After volunteering in about 40 elderly care organisations, he quickly realised that the deepest issue in the caregiving sector was not matching, but motivation – “People blame them as lazy, but they are the worst working conditions — low pay, no training.” Defying all industry standards, he decided to hire the caregivers, give them good benefits  of paid holidays, maternity leave, training and retirement.

I think Josh is getting to the heart of the issue – how can you expect people to deliver quality care if you don’t care for them? The first step is turn caregiving into a worthy career. Business can’t tackle this alone, which leads me to point two.

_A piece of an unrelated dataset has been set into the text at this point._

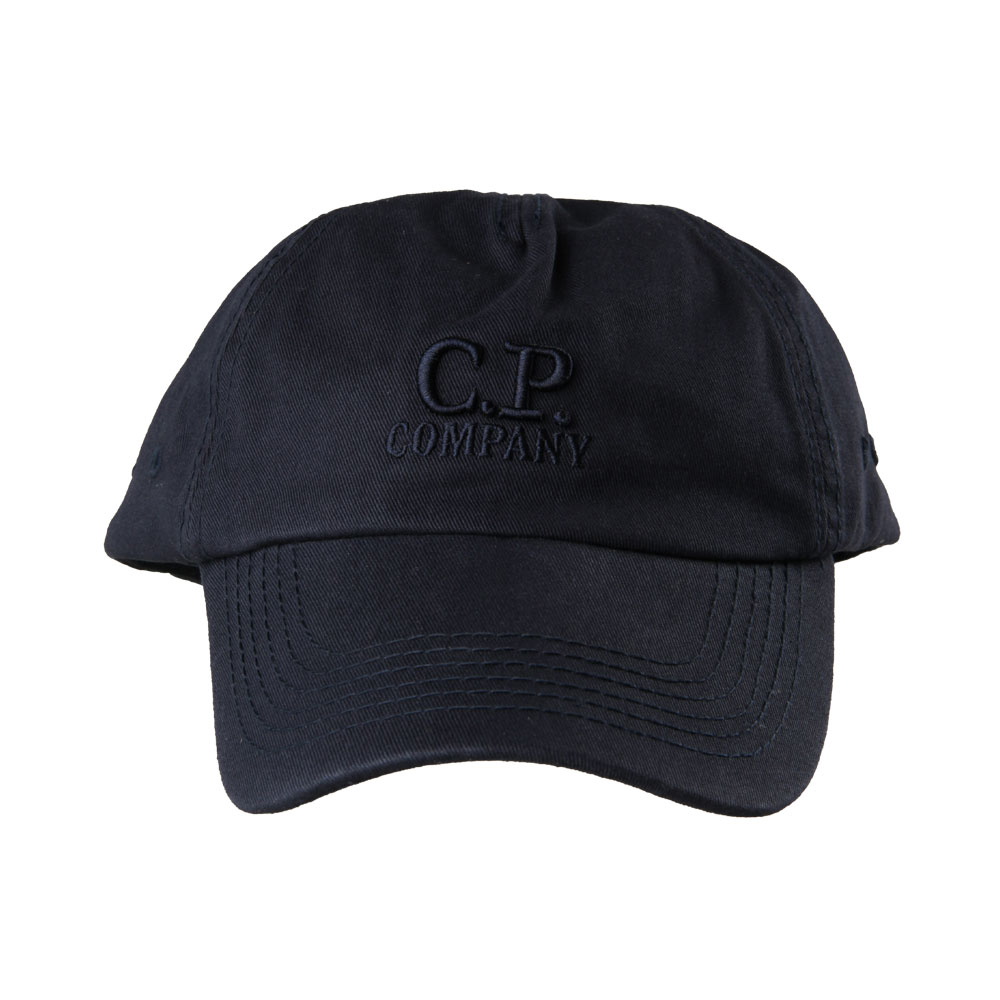 Cap - Navy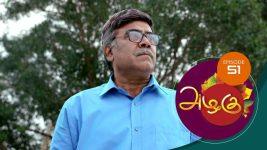 Azhagu S01E49 20th January 2018 Full Episode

2. Partner to make home care an economically viable business 

Josh’s company was turned away by many VCs because hiring the caregivers was not deemed to be maximally profitable.

I believe many  have not yet realized the economic benefits of a strong home care sector. When elderly are able to continue living in their own homes, a whole ecosystem of services such as tele-health, food delivery and transport has a larger market. For large healthcare providers like Kaiser Permanente, a strong home care sector combined with tele-health can help manage its elderly clients outside the expensive hospital setting. This optimizes the use of hospital facilities and doctors’ time, making the business more profitable. For the same reasons, countries where healthcare systems are operated by the Government should consider investing public funds in the home care space, for example, by extending subsidies in nursing homes to the home care sector.

Furthermore, to help the home care sector grow, the public and non-profit sectors should play a role in helping to overcome inherent”diseconomies of scale”. It does not make sense for small home care companies to have their own training programmes and qualifications system. One idea is for Governments or non-profits to offer basic, modularised caregiver training as a “shared resource” for home care companies to utilise.

3. Use technology to build a care ecosystem around the elderly 

Although it may not currently feel like it, home caregivers are really part of a team of family members, healthcare professionals and community members who help make living at home comfortable and enjoyable.

Technology can enable better communication and support between different members of this team. The home caregiver should be able to ask the healthcare professional whether a situation requires medical attention, and share information that would help the healthcare professional with diagnosis and prescription. Community members should be able to volunteer in bite-sized chunks of time, a topic I wrote about in my article “Three ways to build a transportation system that services the vulnerable”. Ultimately, when members of the team communicate, they can collectively give better care and receive support from each other. This can help to tackle the motivation problem for caregivers.

Technology can be part of the care team too! It can enable an elderly person to live independently as long as possible, only activating their caregiving team when necessary. One of the greatest fears of an elderly person is that something happens (a fall, a stroke) when they are alone. The solution, 24-hour care, is expensive and intrusive.

The Singapore Management University has been piloting sensor-enabled homes in Singapore through their SHINESeniors initiative. These sensors observe and analyze the elderly’s living patterns and immediately activate his care team when a change in pattern suggests a deterioration. Besides enabling independent living, this also allows companies and family members to allocate their time and resources efficiently.

Conclusion

Disrupting the flailing home care sector is essential to the quality of life of older folk, and the sustainability of healthcare systems when populations age. It’s a tough nut to crack, but I can’t think of a more important issue to work on right now, because our parents – and then us – are going to be the beneficiaries of positive disruption!